楊悅盤腿坐在記分牌邊上,手往地上拍了拍,于是張倩倩蹲在她邊上。
“之前都傳他鄉下來的,也不知道怎么想的,還講得頭頭是道,我都差點信了。”楊悅又給記分牌往后翻了兩頁,嘚瑟地沖左邊那七班的女生一笑,再和張倩倩道,“我看是從火星來的。”
成績好,性格好,長得好,這下連打籃球都好,沒有異議的新校草,怪不得大家愛拿他處處和岑冉作比較。楊悅心想,又說道:“岑冉就是太冷了,唉,沒人愿意吊死在西伯利亞的枯樹上,掛兩年就風干了。”
張倩倩為岑冉辯解道:“他這是表里如一。”
“說不準只是悶騷。”楊悅道。
“那這洛時序說不準只是腹黑呢,看著衣冠楚楚的,誰知道他私底下怎么樣。”
“反正我們是輪不到知道他私底下怎么樣咯。”說這么幾句話的工夫,楊悅再把記分牌往后翻了三張。
“悅姐,他女朋友到底是誰啊?”張倩倩問。
“我也不曉得,謠言吧?那天晚上也沒人見過他來女寢樓下送蛋糕。”
“這謠言傳得和真的一樣。”張倩倩吐槽道,思及自己當年和岑冉也傳得和真的一樣,還惹得岑冉躲自己躲得遠遠的,她更憤憤不平了,道,“造謠的太可惡了!”
楊悅雙手做喇叭狀,道:“一班加油!!”
理重班排在一班,文重班排在二班,接下來都是平行班,還有三個班是教育局立的中德班,不和前面班級在一棟樓里。

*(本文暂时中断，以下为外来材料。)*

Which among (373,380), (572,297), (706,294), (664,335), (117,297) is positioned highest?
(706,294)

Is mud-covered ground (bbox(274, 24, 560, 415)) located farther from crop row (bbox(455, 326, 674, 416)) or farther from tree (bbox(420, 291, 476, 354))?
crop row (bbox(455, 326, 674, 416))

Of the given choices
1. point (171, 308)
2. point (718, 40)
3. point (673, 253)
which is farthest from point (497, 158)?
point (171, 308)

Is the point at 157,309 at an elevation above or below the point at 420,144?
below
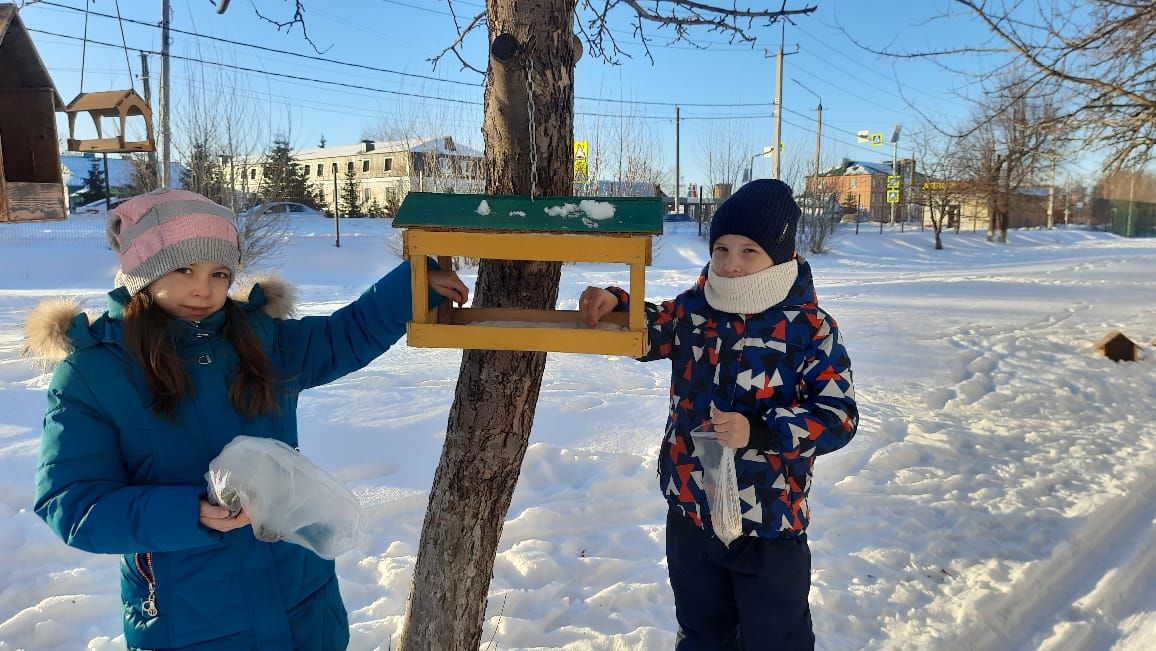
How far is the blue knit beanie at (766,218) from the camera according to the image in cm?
190

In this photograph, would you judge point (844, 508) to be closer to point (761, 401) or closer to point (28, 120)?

顧尋剃了個板寸后,遭到周圍一片損友的無情嘲笑,此刻球場上很神氣,一掃往日的垂頭喪氣,摸了把自己被剃短的頭發,看到洛時序進球,激動得差點和邊上年級副主任來一個擁抱。
他們都有意去幫助洛時序,但還是岑冉與他最合得來,甚至都不需要任何眼神交流,光是洛時序換了個運球手法,岑冉都能知道他下一步干什么。